[Spatial reasoning dataset excerpts]
-------

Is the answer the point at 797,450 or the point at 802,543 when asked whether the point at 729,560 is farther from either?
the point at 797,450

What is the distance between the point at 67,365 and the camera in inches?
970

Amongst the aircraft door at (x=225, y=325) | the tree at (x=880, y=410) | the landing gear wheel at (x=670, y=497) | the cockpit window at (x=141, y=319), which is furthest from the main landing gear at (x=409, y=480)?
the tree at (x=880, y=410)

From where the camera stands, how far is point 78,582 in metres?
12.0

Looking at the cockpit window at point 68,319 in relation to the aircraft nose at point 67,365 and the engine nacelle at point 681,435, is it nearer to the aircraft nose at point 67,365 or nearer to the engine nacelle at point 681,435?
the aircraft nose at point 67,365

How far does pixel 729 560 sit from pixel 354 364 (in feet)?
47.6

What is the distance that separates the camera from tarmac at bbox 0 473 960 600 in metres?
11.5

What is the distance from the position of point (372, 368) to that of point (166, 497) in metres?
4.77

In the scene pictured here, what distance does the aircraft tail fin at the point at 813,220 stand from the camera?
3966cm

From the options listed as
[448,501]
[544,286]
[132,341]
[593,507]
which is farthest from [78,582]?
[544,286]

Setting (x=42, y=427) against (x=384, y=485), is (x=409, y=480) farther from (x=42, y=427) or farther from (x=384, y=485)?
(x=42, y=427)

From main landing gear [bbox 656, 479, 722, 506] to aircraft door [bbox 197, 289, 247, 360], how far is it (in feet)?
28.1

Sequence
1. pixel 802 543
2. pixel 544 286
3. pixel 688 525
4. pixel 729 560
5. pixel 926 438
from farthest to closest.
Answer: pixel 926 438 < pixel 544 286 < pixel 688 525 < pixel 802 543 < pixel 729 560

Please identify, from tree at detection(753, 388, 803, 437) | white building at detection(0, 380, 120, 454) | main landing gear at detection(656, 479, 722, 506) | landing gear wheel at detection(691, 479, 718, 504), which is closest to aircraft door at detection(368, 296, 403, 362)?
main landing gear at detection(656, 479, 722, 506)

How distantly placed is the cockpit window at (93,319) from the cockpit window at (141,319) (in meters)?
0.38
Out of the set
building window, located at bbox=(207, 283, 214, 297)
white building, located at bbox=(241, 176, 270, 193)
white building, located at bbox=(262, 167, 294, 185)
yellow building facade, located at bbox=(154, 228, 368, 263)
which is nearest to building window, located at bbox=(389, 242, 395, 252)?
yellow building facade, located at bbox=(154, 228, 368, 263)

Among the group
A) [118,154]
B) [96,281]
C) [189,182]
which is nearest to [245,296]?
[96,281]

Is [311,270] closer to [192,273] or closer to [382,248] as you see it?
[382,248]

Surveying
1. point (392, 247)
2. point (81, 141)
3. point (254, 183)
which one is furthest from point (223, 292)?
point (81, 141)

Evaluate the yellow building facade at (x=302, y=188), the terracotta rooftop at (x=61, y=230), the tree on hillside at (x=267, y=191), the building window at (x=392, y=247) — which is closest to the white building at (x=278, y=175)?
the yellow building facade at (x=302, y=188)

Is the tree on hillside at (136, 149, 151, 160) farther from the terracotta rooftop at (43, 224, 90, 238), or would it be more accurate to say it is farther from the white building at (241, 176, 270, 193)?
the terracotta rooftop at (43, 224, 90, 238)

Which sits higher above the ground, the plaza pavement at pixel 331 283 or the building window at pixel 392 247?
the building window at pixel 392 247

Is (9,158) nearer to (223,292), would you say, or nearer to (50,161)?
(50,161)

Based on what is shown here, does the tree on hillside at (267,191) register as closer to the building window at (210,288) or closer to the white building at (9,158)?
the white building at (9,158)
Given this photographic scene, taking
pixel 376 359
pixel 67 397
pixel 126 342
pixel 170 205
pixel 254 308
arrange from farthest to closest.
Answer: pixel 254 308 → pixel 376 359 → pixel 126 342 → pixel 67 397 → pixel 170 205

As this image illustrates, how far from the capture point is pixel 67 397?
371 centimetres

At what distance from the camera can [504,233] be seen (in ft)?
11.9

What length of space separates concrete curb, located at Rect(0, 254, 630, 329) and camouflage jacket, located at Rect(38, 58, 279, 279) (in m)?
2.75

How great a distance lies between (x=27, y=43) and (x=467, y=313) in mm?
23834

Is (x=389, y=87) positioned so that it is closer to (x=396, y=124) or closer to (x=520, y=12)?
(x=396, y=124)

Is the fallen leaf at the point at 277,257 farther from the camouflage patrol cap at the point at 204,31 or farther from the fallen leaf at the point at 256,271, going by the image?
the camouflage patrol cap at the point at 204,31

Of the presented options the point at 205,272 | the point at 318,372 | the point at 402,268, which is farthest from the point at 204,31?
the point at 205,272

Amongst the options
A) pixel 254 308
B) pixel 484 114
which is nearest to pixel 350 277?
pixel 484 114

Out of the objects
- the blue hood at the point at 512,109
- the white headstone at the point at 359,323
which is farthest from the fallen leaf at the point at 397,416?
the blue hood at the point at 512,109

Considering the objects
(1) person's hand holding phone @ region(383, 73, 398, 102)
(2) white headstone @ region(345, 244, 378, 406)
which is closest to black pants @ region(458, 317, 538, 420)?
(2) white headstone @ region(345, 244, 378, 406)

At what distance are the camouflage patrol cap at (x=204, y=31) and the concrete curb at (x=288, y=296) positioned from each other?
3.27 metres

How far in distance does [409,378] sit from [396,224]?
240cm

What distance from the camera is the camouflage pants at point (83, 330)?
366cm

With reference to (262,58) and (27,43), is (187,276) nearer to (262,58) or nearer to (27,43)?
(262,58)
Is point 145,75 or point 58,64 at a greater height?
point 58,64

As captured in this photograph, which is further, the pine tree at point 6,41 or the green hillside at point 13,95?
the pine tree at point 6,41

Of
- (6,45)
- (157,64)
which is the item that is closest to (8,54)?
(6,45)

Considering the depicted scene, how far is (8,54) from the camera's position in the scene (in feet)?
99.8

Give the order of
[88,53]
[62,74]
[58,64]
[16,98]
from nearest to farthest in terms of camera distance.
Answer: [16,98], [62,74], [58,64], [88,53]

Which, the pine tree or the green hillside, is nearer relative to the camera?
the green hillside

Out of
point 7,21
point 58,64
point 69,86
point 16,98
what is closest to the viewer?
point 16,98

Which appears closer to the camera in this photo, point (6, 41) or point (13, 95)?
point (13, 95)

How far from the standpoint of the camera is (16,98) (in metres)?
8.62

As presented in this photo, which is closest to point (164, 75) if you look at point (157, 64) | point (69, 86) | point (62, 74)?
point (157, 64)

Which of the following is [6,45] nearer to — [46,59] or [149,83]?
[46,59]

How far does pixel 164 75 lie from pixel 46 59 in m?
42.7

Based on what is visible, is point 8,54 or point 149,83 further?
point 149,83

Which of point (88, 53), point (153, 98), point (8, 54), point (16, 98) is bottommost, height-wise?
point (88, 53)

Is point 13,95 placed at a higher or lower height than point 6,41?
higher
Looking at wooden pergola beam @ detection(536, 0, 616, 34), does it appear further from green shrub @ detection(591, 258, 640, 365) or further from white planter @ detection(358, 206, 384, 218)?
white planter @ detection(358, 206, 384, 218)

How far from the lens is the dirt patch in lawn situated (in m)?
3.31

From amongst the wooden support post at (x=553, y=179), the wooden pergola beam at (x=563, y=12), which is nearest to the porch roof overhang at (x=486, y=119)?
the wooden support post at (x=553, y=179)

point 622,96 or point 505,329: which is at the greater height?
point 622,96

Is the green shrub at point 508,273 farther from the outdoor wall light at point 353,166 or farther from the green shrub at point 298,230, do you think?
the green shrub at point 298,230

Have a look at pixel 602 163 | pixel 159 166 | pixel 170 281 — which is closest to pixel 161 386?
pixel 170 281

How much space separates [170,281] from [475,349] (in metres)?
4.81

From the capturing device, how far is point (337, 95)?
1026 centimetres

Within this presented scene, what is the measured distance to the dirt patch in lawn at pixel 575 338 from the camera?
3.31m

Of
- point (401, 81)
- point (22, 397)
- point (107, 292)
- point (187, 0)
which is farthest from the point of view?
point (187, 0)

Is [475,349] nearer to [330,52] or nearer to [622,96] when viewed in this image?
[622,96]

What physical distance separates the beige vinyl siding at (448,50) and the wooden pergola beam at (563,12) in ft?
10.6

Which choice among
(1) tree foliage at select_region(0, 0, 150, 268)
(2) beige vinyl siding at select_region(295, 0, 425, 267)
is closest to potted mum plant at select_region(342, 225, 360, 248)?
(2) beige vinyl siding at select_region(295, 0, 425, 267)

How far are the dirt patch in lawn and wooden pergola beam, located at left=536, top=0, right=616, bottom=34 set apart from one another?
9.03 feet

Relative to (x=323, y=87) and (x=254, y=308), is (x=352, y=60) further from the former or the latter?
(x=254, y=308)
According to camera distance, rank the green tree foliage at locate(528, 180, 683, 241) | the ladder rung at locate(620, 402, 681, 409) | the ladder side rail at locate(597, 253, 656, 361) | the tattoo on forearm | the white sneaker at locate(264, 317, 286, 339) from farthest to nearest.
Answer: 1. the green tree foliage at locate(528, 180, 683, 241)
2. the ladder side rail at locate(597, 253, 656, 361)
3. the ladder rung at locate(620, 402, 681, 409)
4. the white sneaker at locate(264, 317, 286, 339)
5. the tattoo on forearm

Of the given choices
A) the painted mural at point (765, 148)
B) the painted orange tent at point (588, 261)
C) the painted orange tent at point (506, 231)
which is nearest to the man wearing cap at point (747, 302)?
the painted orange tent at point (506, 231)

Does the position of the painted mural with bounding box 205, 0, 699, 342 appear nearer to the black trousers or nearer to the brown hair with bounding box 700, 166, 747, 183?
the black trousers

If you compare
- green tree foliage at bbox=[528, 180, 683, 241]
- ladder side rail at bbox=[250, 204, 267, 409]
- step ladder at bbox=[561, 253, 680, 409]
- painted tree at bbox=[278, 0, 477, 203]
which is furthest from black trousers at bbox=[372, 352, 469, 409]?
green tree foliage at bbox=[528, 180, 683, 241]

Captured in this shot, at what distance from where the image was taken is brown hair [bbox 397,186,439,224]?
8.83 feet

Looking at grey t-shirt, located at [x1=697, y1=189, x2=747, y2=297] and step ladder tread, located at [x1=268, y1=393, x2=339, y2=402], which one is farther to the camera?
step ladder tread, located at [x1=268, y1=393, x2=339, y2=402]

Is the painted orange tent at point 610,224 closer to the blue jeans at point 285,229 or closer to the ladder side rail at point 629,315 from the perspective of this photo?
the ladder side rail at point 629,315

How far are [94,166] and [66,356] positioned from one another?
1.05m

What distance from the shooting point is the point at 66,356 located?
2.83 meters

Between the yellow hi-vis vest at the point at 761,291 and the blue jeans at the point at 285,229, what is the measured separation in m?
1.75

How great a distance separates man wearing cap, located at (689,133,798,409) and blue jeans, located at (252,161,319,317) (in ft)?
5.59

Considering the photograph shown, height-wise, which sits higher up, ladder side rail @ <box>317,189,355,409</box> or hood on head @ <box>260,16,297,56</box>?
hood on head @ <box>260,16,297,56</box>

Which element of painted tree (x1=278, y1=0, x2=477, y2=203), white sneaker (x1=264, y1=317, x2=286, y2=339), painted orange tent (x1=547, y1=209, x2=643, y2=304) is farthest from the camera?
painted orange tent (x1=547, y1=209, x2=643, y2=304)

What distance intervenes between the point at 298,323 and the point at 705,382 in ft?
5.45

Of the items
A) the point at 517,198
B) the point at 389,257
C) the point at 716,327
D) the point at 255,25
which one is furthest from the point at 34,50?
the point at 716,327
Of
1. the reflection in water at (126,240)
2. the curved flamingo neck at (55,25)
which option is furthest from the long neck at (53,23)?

-------

* **WORK INSTRUCTIONS**
Repeat only the lines running from the line that contains "How far are [94,166]" through the last line above, inclusive.

* **THE RESPONSE**
How far are [94,166] and [66,356] positioned from one another?
1.05m

What distance from the shooting point is the point at 66,356 located?
2.83 meters

Between the yellow hi-vis vest at the point at 761,291 and the blue jeans at the point at 285,229, what is the measured separation in m?
1.75

How great a distance separates man wearing cap, located at (689,133,798,409) and blue jeans, located at (252,161,319,317) (in ft)?
5.59

Considering the photograph shown, height-wise, which sits higher up, ladder side rail @ <box>317,189,355,409</box> or hood on head @ <box>260,16,297,56</box>?
hood on head @ <box>260,16,297,56</box>

Which element of painted tree (x1=278, y1=0, x2=477, y2=203), white sneaker (x1=264, y1=317, x2=286, y2=339), painted orange tent (x1=547, y1=209, x2=643, y2=304) is farthest from the camera?
painted orange tent (x1=547, y1=209, x2=643, y2=304)

What distance intervenes between the point at 298,323 and the point at 705,382 in ft?
5.45

Of the items
A) the point at 517,198
B) the point at 389,257
C) the point at 716,327
D) the point at 255,25
which one is furthest from the point at 34,50?
the point at 716,327
Of
1. the reflection in water at (126,240)
2. the curved flamingo neck at (55,25)
which option is furthest from the long neck at (53,23)?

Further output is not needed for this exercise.